Selon une nouvelle étude, la parentalité sensible à la vie précoce peut entraîner des résultats plus sains pour les enfants, avec des effets qui durent mais diminuent dans le milieu de l'enfance, selon une nouvelle étude. Dirigé par le Penn State College of Medicine et le Center for Childhood Obesity Research à Penn State University, cette recherche fait partie de l'étude Insight, une collaboration interdisciplinaire à long terme axée sur la prévention de l'obésité au cours des deux premières années après la naissance.
« Aux États-Unis, les taux d'obésité infantile restent alarmants, avec plus de 22% des enfants de 6 à 19 ans classés comme obèses », a déclaré le Dr Ian Paul, enquêteur principal et professeur de pédiatrie de l'université au College of Medicine. « Nous avons cherché à aborder cette tendance à travers une nouvelle intervention qui met l'accent sur l'importance des pratiques parentales réactives au cours des premières années cruciales de la vie d'un enfant. »
Les nouvelles conclusions, publiées le 10 mars en JAMA Pédiatriea comparé deux groupes de mères pour la première fois et leurs enfants, qui ont reçu des conseils d'infirmières, y compris des visites à domicile, au cours des deux premières années après l'accouchement.
Un groupe a reçu une éducation parentale réactive, enseignant aux mères comment se connecter et répondre aux besoins émotionnels et physiques de leur enfant dans des domaines tels que l'alimentation, le sommeil, le jeu et la régulation émotionnelle. Le groupe témoin a reçu une éducation sur la façon d'identifier et de prévenir les dangers chez eux.
L'équipe d'étude avait précédemment démontré que leur intervention parentale réactive avait des effets positifs sur les résultats du poids des enfants jusqu'à l'âge de 3 ans.
Dans la nouvelle publication, les chercheurs ont suivi l'indice de poids et de masse corporelle (IMC) des enfants de 3 à 9 ans, avec des résultats mitigés. Les enfants randomisés pour le programme parental réactif avaient un IMC moyen significativement plus faible au milieu de l'enfance par rapport à ceux du groupe témoin. Fait intéressant, les chercheurs ont découvert que les effets bénéfiques étaient particulièrement prononcés chez les participants, ce qui suggère que l'approche parentale réactive peut être particulièrement efficace pour les filles.
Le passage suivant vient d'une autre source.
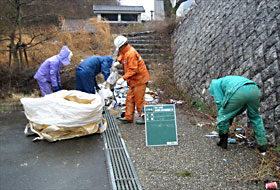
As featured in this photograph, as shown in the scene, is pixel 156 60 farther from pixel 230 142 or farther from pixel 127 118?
pixel 230 142

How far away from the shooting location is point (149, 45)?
1133 cm

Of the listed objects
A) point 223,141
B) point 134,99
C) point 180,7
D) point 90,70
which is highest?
point 180,7

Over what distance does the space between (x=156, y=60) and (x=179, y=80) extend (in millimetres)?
2271

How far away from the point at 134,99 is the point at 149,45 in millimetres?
6641

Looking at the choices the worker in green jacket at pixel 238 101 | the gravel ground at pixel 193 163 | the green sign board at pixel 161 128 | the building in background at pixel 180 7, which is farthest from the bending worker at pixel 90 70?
the building in background at pixel 180 7

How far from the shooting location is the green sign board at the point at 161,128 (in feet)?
13.2

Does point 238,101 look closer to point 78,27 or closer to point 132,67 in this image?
point 132,67

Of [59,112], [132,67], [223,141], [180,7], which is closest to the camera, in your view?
[223,141]

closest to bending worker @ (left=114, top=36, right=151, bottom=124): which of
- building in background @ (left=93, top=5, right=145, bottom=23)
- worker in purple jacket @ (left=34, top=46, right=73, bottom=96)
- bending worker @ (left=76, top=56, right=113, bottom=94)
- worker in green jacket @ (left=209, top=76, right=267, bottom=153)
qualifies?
bending worker @ (left=76, top=56, right=113, bottom=94)

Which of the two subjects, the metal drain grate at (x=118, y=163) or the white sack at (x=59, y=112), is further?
the white sack at (x=59, y=112)

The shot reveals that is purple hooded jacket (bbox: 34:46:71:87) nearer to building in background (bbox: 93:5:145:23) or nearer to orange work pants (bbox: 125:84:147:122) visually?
orange work pants (bbox: 125:84:147:122)

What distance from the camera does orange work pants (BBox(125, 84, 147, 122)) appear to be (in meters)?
5.08

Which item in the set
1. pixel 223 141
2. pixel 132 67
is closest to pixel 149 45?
pixel 132 67

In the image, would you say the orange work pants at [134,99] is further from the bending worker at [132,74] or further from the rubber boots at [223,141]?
the rubber boots at [223,141]
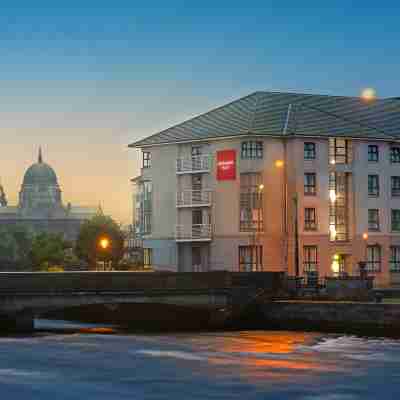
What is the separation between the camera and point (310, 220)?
345ft

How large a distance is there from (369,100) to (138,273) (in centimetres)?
4729

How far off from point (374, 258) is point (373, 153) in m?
10.4

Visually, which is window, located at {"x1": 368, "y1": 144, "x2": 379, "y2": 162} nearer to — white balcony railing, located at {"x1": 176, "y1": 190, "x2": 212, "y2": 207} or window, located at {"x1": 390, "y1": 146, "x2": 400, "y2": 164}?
window, located at {"x1": 390, "y1": 146, "x2": 400, "y2": 164}

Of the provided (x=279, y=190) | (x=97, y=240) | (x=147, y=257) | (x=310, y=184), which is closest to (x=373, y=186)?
(x=310, y=184)

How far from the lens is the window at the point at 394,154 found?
111m

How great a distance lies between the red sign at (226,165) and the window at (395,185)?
642 inches

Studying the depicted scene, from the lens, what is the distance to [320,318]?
253 ft

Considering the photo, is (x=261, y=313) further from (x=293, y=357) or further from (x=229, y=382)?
(x=229, y=382)

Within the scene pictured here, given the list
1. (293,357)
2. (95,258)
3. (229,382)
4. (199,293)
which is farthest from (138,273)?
(95,258)

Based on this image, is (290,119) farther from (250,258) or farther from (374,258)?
(374,258)

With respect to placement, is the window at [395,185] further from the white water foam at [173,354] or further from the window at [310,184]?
the white water foam at [173,354]

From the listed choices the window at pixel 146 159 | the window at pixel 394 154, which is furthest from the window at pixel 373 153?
the window at pixel 146 159

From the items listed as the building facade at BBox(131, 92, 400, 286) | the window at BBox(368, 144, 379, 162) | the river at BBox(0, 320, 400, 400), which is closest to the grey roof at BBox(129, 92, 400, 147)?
the building facade at BBox(131, 92, 400, 286)

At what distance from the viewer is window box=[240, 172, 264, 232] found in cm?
10519
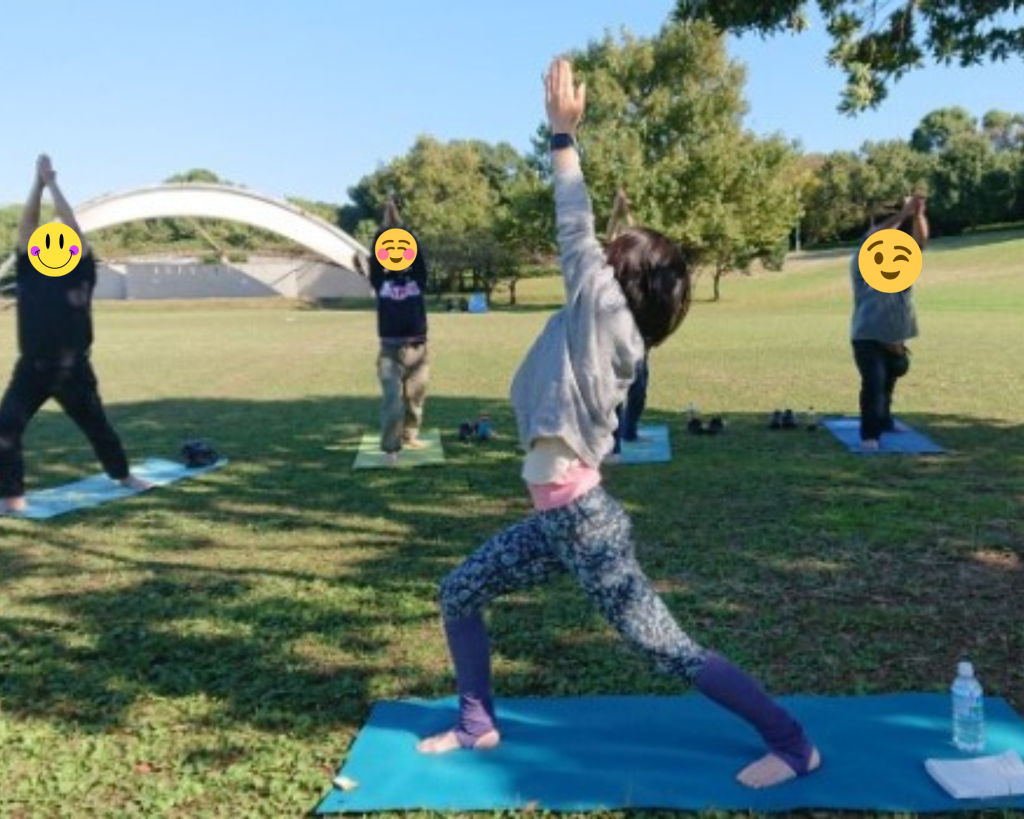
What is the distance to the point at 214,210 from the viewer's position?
36.6m

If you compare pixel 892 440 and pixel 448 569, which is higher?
pixel 892 440

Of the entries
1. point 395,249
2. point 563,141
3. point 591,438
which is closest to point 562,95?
point 563,141

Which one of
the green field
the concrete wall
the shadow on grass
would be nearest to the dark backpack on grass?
the green field

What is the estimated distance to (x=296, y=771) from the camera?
354 centimetres

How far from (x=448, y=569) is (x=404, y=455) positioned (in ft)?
12.6

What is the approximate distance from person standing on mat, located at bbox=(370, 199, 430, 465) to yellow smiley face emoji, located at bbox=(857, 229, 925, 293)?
13.7ft

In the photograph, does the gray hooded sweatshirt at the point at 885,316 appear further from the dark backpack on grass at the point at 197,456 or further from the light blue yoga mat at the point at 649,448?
the dark backpack on grass at the point at 197,456

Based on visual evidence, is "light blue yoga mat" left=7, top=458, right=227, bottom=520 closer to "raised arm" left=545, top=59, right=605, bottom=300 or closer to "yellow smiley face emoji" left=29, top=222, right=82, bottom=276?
"yellow smiley face emoji" left=29, top=222, right=82, bottom=276

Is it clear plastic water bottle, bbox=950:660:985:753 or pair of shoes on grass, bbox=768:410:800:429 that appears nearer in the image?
clear plastic water bottle, bbox=950:660:985:753

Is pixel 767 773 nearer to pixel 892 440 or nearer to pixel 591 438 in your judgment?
pixel 591 438

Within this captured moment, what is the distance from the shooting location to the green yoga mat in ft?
30.4

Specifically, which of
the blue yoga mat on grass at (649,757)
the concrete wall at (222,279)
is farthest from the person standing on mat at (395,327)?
the concrete wall at (222,279)

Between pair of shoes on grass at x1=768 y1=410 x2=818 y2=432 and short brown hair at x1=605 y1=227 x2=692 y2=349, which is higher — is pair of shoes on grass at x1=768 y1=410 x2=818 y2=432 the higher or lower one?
the lower one

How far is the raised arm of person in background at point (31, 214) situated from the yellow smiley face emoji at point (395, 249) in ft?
10.1
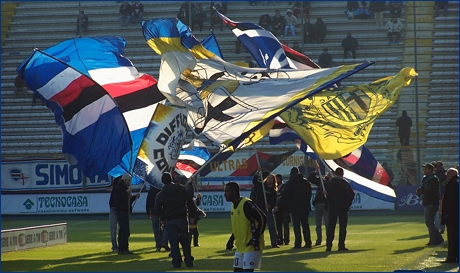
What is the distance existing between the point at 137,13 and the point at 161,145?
21.6 meters

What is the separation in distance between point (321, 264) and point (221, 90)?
4229 millimetres

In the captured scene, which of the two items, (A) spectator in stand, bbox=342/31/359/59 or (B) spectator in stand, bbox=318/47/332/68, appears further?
(A) spectator in stand, bbox=342/31/359/59

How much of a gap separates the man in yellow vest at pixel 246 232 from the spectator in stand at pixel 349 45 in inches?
982

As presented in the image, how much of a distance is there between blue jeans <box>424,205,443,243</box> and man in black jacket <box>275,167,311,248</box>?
2583 millimetres

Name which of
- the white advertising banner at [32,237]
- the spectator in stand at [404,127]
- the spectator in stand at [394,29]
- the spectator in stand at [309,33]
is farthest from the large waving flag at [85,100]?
the spectator in stand at [394,29]

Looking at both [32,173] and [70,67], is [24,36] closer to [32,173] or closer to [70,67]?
[32,173]

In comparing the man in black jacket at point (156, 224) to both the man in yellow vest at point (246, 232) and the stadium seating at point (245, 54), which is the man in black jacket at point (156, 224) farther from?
the stadium seating at point (245, 54)

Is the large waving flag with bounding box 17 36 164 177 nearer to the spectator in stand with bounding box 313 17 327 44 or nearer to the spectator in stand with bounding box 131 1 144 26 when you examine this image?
the spectator in stand with bounding box 313 17 327 44

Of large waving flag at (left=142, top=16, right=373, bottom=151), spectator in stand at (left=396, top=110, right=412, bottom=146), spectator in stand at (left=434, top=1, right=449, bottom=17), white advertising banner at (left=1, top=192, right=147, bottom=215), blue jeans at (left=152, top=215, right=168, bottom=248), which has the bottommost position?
white advertising banner at (left=1, top=192, right=147, bottom=215)

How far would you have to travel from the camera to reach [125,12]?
38.1 meters

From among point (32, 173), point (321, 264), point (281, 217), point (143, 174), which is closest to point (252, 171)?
point (32, 173)

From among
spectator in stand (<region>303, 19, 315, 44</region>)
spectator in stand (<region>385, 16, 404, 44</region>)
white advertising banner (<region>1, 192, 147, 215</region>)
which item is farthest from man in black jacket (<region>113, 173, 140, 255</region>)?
spectator in stand (<region>385, 16, 404, 44</region>)

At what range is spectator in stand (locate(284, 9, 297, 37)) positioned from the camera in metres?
35.8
« Ces résultats mettent en évidence le potentiel d'interventions en début de vie pour avoir un impact durable », a déclaré l'autre chercheur principal de l'étude, le Dr Jennifer Savage, professeur de sciences nutritionnels et directeur du Centre de recherche sur l'obésité infantile de Penn State (CCOR). « En favorisant les pratiques parentales sensibles à la vie précoce, nous pouvons aider à établir des trajectoires de croissance saines qui peuvent réduire le risque d'obésité à mesure que les enfants se développent. »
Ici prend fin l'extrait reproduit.